Figure 1. In diet-induced obesity, systemic changes in hormones, cytokines, and lipids activate multiple signaling pathways, thereby altering AP-1 composition in hepatocytes and favoring Pparg2-activating dimers. Increased PPARγ and PPARγ signaling increases expression of PPARγ targets involved in lipid uptake and lipid droplet formation, resulting in lipid accumulation within hepatocytes and in FLD. FFA, free fatty acids; TG, triglycerides; RXR, retinoid X receptor.
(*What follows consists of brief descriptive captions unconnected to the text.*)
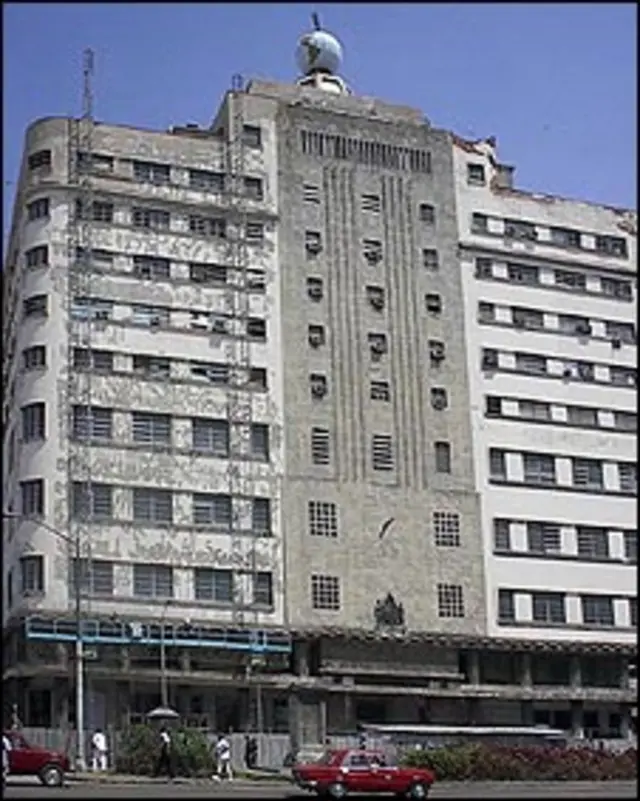 Centro Masónico Nacional de Cuba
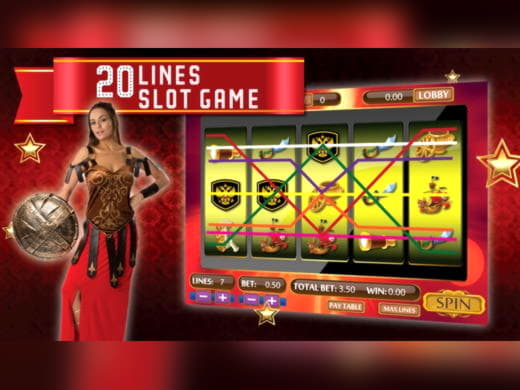 145 Free Spins at Vegas Casino Online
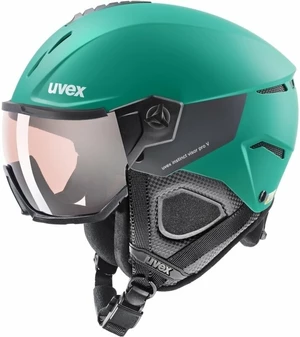 UVEX Instinct Visor Pro V Proton 59-61 cm Lyžařská helma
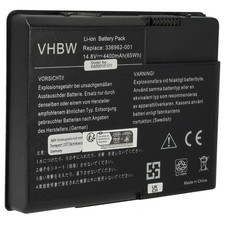 Batterie pour HP Compaq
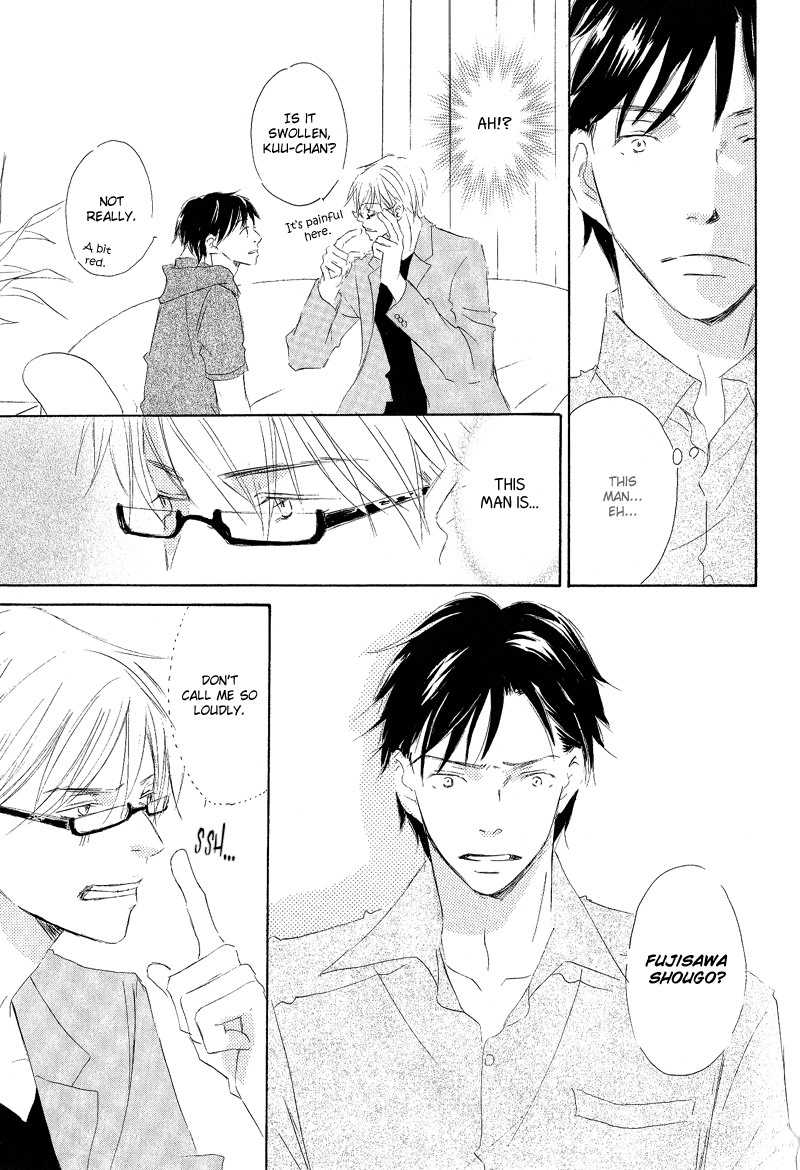 Read Meguriau yo Baby chapter 3 image 24 on Lezhin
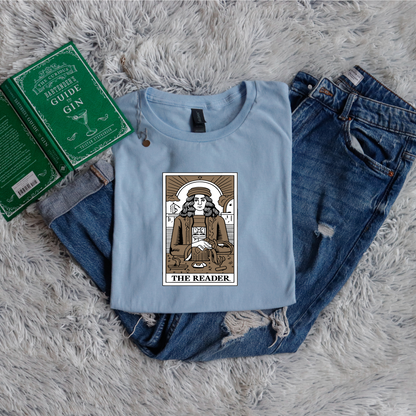 The reader card style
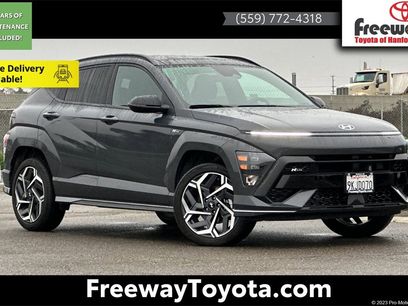 Used 2024 Hyundai Kona N Line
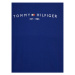 Tommy Hilfiger Tričko Essential KS0KS00397 D Modrá Regular Fit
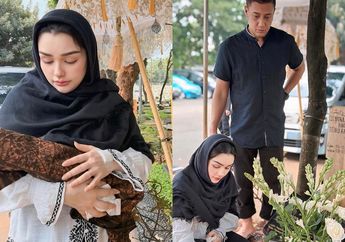 Innalillahi, Istri Teuku Rafly Bagikan Kabar Duka, Alami Keguguran saat Mengandung Anak Keempat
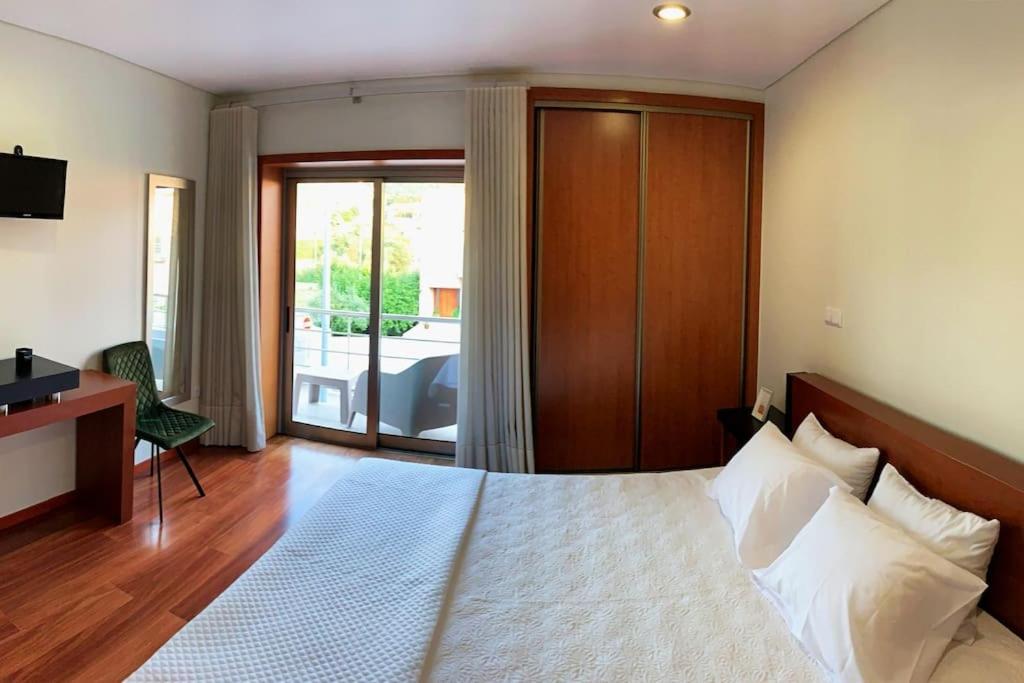 Casa Das Estrelas Braga Eksteriør billede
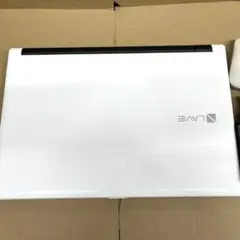 :NEC ノートパソコン LAVIE NS150GAW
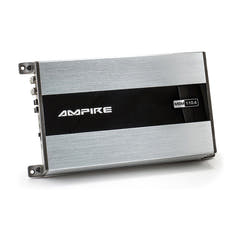 Ampire förstärkare 4x 110 Watt, Class D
These data firmly establish AP-1 as a physiologically relevant regulator of PPARγ signaling and FLD and open potential therapeutic avenues for metabolic liver disease. We discovered an antagonism between specific AP-1 dimers on the same target gene, leading to opposing functional consequences and a striking, health-relevant metabolic phenotype in vivo. Previous studies in other organs, such as bone, suggested overlapping functions of c-Fos and Fra-1/2 proteins, but, to date, Pparg is the first gene shown to be antagonistically regulated by different Fos proteins. In addition, we identify a dimer-partner-dependent antagonistic effect of c-Jun on the Pparg2 promoter, as c-Jun~c-Fos dimers increased, whereas c-Jun~Fra-2 dimers reduced PPARγ2 expression. Understanding how such similar protein complexes have opposite effects on the same target promoter and how signaling cues translate into the assembly of different AP-1 complexes is the next challenge. Such studies need to be extended to human FLD and associated pathologies. The recent revolutionary development of techniques to study gene expression and transcription factor binding on a genome-wide level will certainly help to solve the “mystery” of dimer-specific AP-1 functions in the liver and beyond.